Playing God: Testing and Reproducing Blood Miracles in Eighteenth-Century Europe

Starting in the late Middle Ages rumors spread throughout Europe about blood miracles which concerned first the alleged relics of Christ, then those of the martyrs, and, finally, those of many other saints. Black blood, usually pulverized or solidified over the centuries, was said to return to its original bright red color, or it liquefied or bubbled in certain circumstances or on certain dates on the liturgical calendar. With the Reformation, in Protestant countries most of those relics were destroyed or simply forgotten, although for a few centuries there were cases of unspecified blood wonders or prodigies which would be much discussed in an attempt to interpret them in natural terms. In Catholic countries, on the contrary, the blood miracles multiplied, reaching a peak between the seventeenth and eighteenth centuries, when, even more than before (a fact which has never been properly emphasized by historians), they were used in the apologetic literature.

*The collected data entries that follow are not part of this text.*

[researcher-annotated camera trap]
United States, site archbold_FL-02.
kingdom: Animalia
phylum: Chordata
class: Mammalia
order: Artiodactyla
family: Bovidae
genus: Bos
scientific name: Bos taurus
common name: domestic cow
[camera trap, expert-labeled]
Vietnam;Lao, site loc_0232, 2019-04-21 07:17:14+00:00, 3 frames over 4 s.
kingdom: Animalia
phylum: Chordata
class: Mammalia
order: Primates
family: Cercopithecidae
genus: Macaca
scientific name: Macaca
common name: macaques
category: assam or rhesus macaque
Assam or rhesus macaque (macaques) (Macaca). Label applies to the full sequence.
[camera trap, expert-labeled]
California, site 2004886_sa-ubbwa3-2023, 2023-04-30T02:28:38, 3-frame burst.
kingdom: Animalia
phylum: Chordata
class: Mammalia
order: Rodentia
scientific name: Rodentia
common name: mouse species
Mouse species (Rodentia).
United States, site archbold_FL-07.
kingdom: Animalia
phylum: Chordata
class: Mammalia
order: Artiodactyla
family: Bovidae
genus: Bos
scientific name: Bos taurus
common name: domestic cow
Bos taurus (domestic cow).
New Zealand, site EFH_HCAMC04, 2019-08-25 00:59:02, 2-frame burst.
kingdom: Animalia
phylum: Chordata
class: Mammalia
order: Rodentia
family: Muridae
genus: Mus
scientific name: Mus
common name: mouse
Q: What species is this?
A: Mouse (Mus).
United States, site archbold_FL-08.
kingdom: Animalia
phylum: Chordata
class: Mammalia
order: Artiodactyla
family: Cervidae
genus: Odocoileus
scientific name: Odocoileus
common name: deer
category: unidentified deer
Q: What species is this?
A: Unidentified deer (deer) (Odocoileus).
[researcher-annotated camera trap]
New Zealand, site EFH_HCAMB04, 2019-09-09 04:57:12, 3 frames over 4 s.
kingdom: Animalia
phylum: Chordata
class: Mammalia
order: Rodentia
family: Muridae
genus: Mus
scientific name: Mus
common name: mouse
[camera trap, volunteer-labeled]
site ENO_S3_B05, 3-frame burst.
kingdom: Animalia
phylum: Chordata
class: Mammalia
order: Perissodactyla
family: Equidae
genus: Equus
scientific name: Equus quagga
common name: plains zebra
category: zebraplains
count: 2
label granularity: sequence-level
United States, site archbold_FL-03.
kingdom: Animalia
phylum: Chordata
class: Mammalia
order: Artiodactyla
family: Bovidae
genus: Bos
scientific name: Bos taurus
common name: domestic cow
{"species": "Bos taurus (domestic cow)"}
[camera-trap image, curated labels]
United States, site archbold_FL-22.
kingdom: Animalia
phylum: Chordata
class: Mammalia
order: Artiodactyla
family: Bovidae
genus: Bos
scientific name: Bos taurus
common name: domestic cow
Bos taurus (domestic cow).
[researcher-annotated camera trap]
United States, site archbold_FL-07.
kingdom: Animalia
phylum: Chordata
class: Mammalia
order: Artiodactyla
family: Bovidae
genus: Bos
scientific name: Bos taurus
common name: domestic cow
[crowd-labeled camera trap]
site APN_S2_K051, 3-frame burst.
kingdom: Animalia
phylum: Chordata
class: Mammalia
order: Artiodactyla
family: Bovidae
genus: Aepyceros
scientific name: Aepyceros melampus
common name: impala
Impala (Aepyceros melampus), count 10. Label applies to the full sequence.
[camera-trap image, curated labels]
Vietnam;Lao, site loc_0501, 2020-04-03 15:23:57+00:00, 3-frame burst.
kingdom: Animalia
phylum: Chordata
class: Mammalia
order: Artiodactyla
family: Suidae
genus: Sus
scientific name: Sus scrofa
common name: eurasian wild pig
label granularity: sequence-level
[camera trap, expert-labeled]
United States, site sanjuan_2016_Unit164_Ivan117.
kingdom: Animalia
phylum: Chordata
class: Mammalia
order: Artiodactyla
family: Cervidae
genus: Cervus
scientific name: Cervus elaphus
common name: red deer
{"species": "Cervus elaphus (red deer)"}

This paper aims to reconstruct the procedures with which, in the most heated moment of the debate, the properties of the ancient blood were tested and ​​the results were made public, often not in publications, but through staging highly theatrical demonstrations. In the beginning, these were semi-clandestine performances which then, in what was the century of the birth of modern conjuring, were transformed into actual touring shows increasingly more popular and illusionistic. The time period that will be considered extends from the last two decades of the seventeenth century, when problems arose regarding the identification of reddish substances found in newly discovered Christian catacombs, to the 1790s, when the first round of testing the behavior of the blood of Saint Januarius of Naples was completed.

Particular attention will be paid to the miraculous Neapolitan bloods – St. Januarius, St. John, St. Stephen, St. Patricia, etc. In fact, in the eighteenth century they were studied by many scientists, who, throughout Europe (even in very Catholic Naples), developed recipes and equipment that replicated their "intelligent" behavior. In a period in which the canonization processes were undergoing a rapid evolution which was leading to medicalization, many asked themselves a question that was very tricky from both the theological and the scientific points of view: does demonstrating that a behavior similar to the miraculous can be produced naturally or artificially imply its non-supernatural nature? In other words, what role does analogy play in testing phenomena that are in some way unique and unrepeatable?